Solutions to “Just KNIME It!” Challenge 17 - Season 4

:sun_with_face: New Wednesday, new Just KNIME It! challenge! :sunny:

:sparkles: Teaching data science is not always glamorous: educators often have to spend a lot of time creating mock data to explain a concept, or a functionality, to students. This week, you’ll wear your teacher hat and create a file structure to explain the List Files/Folders node to your audience. Get ready to exercise your file generation skills, including filename processing. :file_folder:

Here is the challenge. Let’s use this thread to post our solutions to it, which should be uploaded to your public KNIME Hub spaces with tag JKISeason4-17 .

:sos: Need help with tags? To add tag JKISeason4-17 to your workflow, go to the description panel in KNIME Analytics Platform, click the pencil to edit it, and you will see the option for adding tags right there. :blush: Let us know if you have any problems!

2 Likes

I really really loved this challenge. You should give it a hard thought how to solve this, and it’s really useful to know how handy KNIME is handling files and folders (and names).
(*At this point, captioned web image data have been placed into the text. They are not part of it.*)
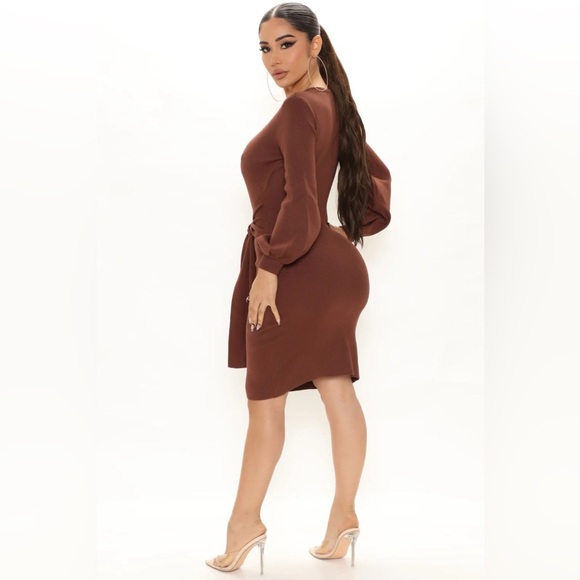 NWT! FASHION NOVA "Anais" Sweater Knit Midi Dress - Picture 5 of 5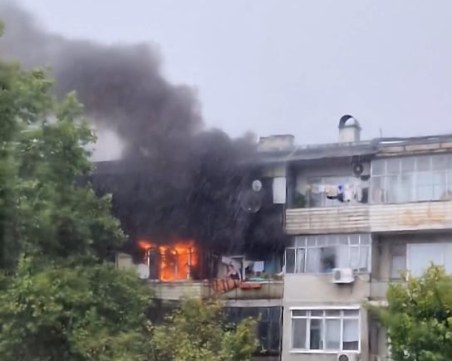 Пожар пламна в апартамент в Кючука ВИДЕО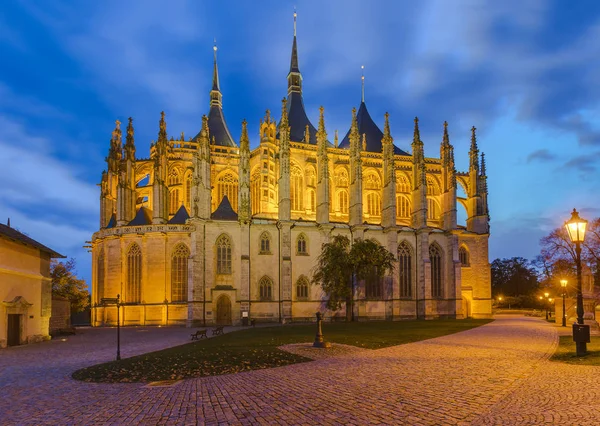 St Barbara Kilisesi şehrin Kutna Hora - Çek Cumhuriyeti — Stok fotoğraf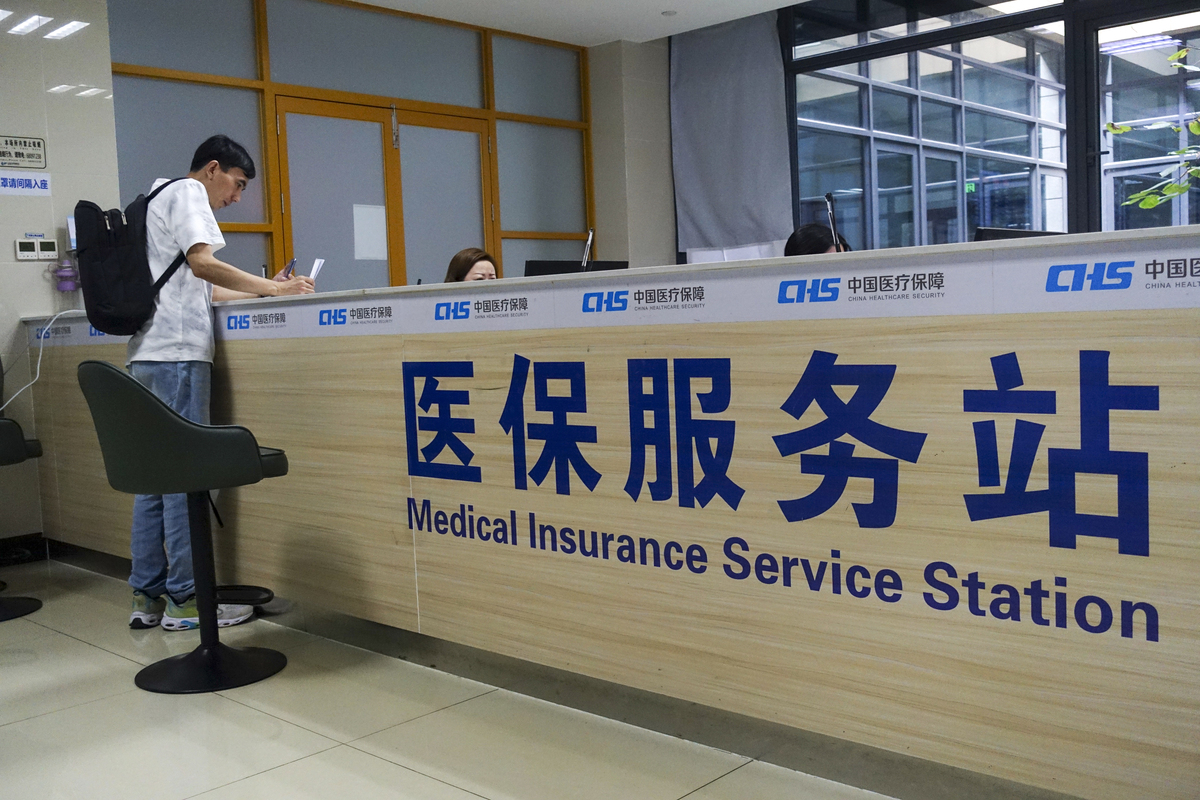 荆州上海医保中心(上海医保中心服务大厅地址)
My solution to the challenge:

My workflow (tried to be straightforward with the annotations and comments):

The created folders:

Example folders:

I think my solution is not optimal, I’m really curious the other solutions and approaches. And of course I really appreciate any suggestion regarding my solution. :slight_smile:

EDIT: My laptop didn’t like this challenge. I had to restart it, after creating the five thousand folders… :smiley:

6 Likes

2 Likes

Find my submission : https://hub.knime.com/s/2CdiISIn_v-eaOgi .. just for ease i have filtered to 25 rows ( folders ) , as you remove the filter , you head the highway.

2 Likes

Hi all,

Nice to have a different challenge with data generation.
Solution is here: https://hub.knime.com/s/4-ols514Q6qZqeyt

I used a Parallel Chunk Loop to create the folders quicker, using multiple threads.

And as usual, I love the expression node to do quick check/calculation/changes!

Enjoy everyone

Cheers

Jerome

2 Likes

Have you tried the Parallel Chunk Loop ? Maybe quicker - not sure about computer resources though.
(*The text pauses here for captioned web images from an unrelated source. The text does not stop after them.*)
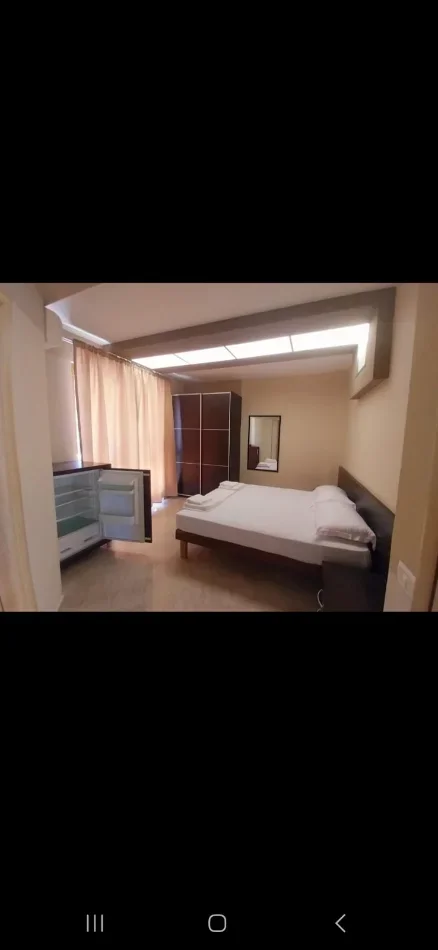 Durres, shes OKAZION. MBYLLET HOTEL ☆☆☆☆ 5 DHOMA HOTELI,( SHITEN DHE PËR DISA DHOMA ) PLAZH - GOLEM 250 €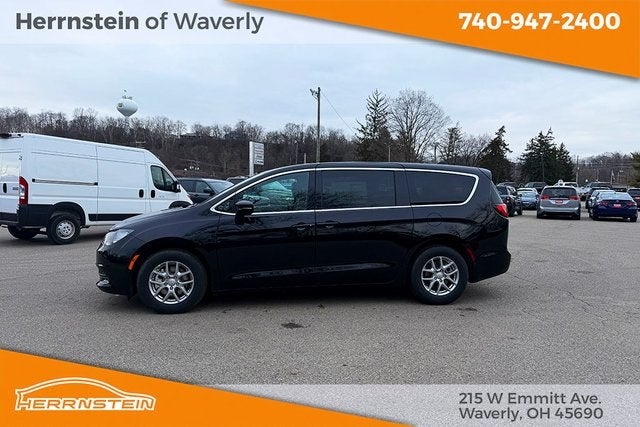 2026 Chrysler Voyager VOYAGER LX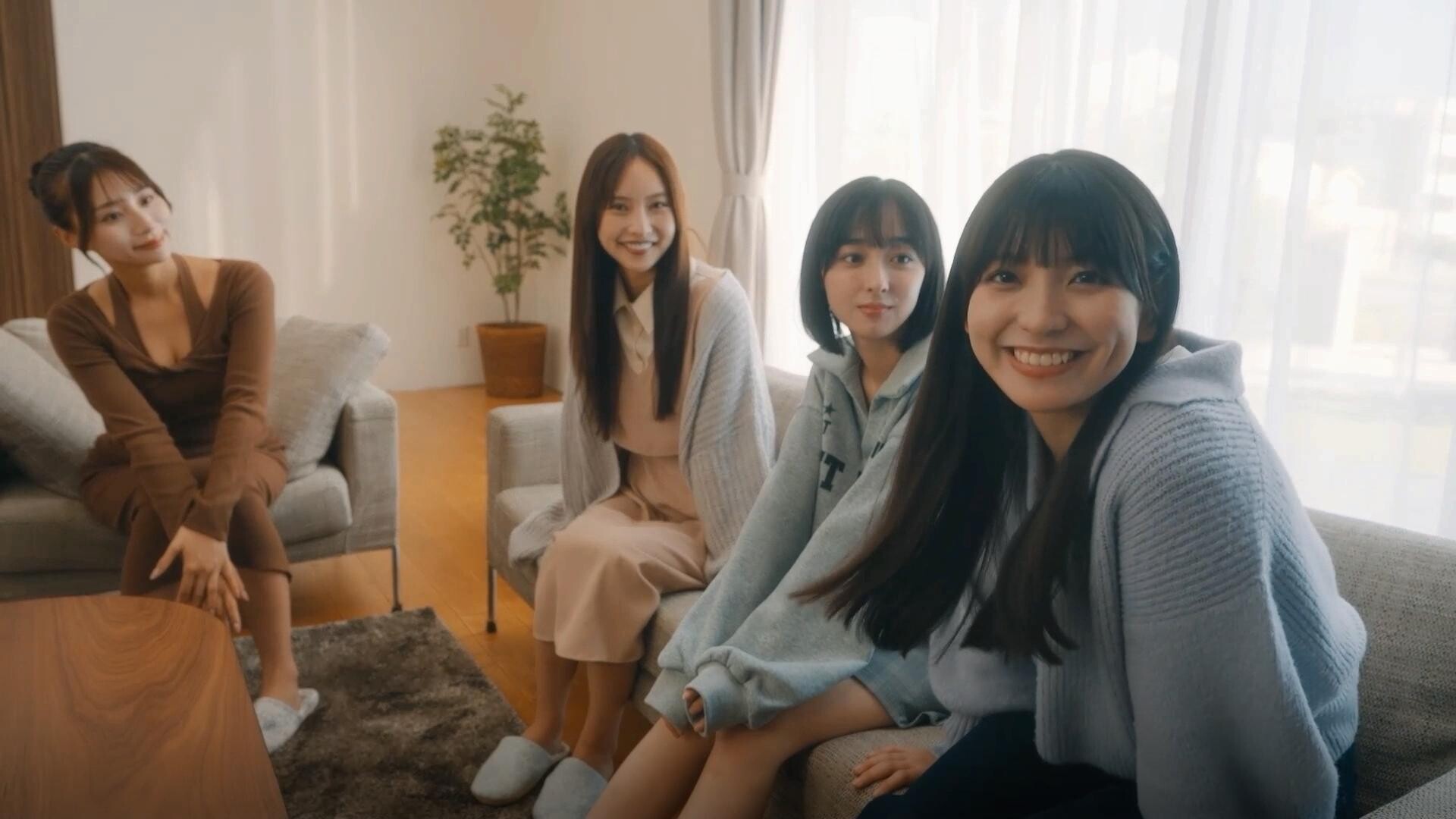 嘟嘟嘟~恋爱信号响不停，美女室友们教我如何淡定？/Roommates, Romance, and Ringing Hearts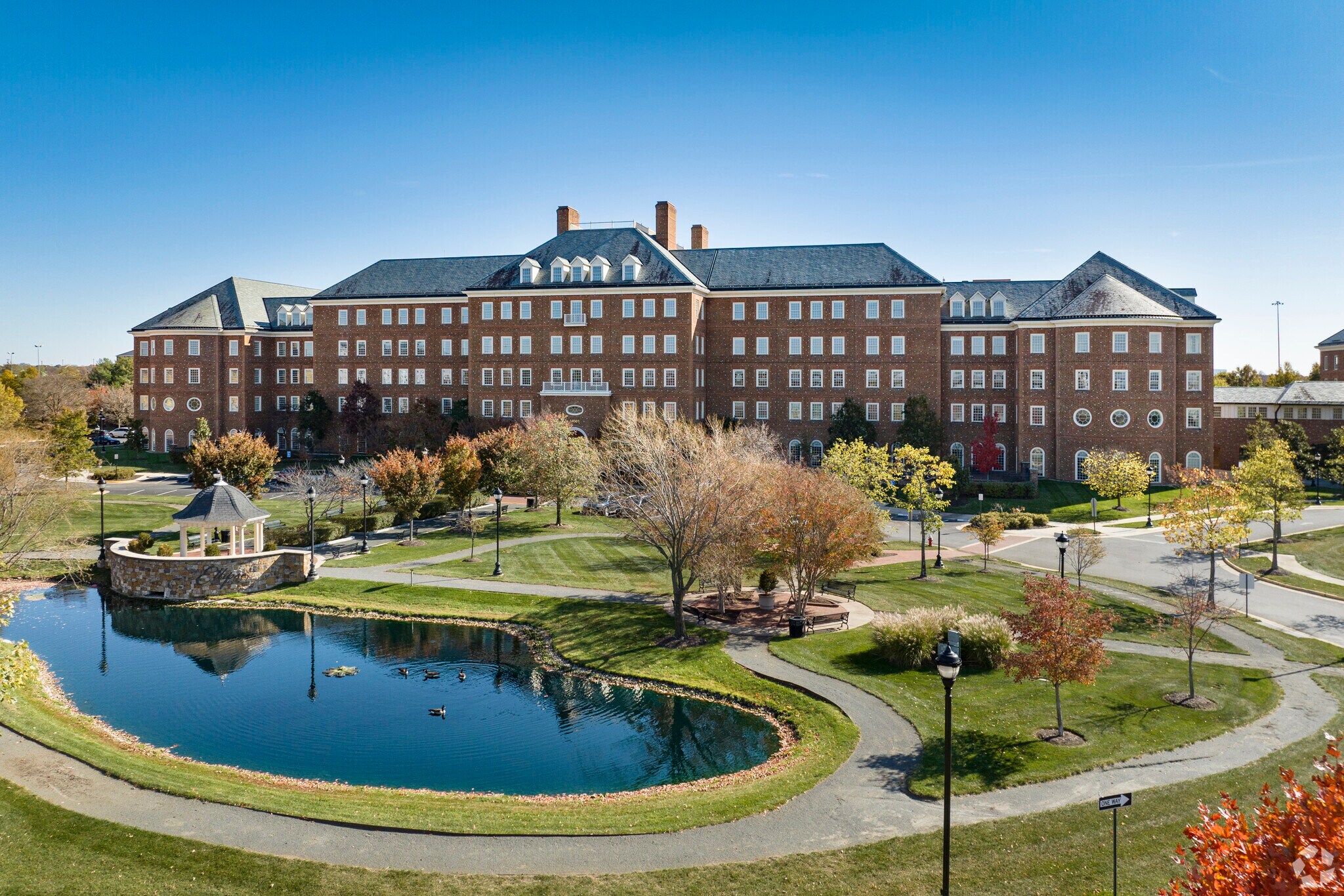 14501 George Carter Way, Chantilly, VA à louer Photo du bâtiment- Image 1 de 25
For me, the longest part is to delete the folders and files! Takes longer than creating them :slight_smile:

1 Like

I didn’t know about the existence of this node :open_mouth: As I read about it it’s very promising, but sadly I couldn’t notice any improvement in the making of the folders and files. But the concept is really handy I think, so maybe I will try it out some more time. :slight_smile: Thank You for highlighting this node (new for me) to me :slight_smile:

1 Like

Hello team,

here is my solution to this week’s challenge:

JKISeason4-17

I have to admit this was a tough challenge for me even though the level is marked as “easy”.

I’m not sure I completely solved all objectives but I did try my best.
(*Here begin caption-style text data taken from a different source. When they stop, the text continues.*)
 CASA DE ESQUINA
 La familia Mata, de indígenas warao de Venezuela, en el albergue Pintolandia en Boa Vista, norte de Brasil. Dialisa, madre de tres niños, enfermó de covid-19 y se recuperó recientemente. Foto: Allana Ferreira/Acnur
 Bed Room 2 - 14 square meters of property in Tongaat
Here are list of all random folders and with respective files (csv).

Here is the confirmation that a total of 5K training set Files/Folders were created after the workflow.

Either way, these KNIME challenges are pushing me out of my comfort zone and I’m still learning how each of the participants approached to solving each challenge.
Cheers

1 Like

Here’s my solution. I wrote the folder/file names to tables and then disconnected the random number creator nodes so rerunning the workflow won’t create a new set of file names.

2 Likes

I’ve been a bit absent from the challenges lately due to summer holidays :palm_tree: and then catching up with the backlog from August while traveling with my family.

Now back on track, I wanted to share my approach for this week’s exercise.

My solution to JKI4-17

I kept the workflow simple and aligned closely with the instructions:

  • Generated a set of folders with random 6-digit IDs (zero-padded for consistency).

  • Inside each folder, created one file named 5-digit number (I used a counter generation only for the filename to verify the correct nr of items.. but also a Random generated name could be used)

  • Applied the logic for file extensions: .fzbz if the folder name is a multiple of 3 and the file name contains the digit 5, otherwise .csv. Here the logic: Random foldern name %3 to obtain the remainder.

  • All files were left empty, since the task only required structure.

  • I decided to insert a configurator for the nr of files/folders to be generated.

It’s not the most complex of workflows, but I think it’s a neat educational example to showcase randomization, conditional logic, and file handling in KNIME.

and now some imgs

the logic for the “extensions”

the results

:sun_with_face: Our solution to last week’s Just KNIME It! challenge is out! :collision:

:game_die: This was the very first time we dove into the world of mock data generation: a very common step when we’re developing data solutions and comparing strategies or models. Shoutout to KNinja @tyousuke for authoring this challenge, pushing us further into the data science world. Thanks also to our community for embracing this unusual puzzle! Random number generation, file creation, and string processing were a few of the required skills this week. :nerd_face:

:woman_dancing: Tomorrow we’ll steer back to a fun theme: Eurovision! Join us and learn the many aspects of Eurovision scoring, including which song genres seem to score highest. :microphone:

1 Like

Wow, without loop… Real cool solution!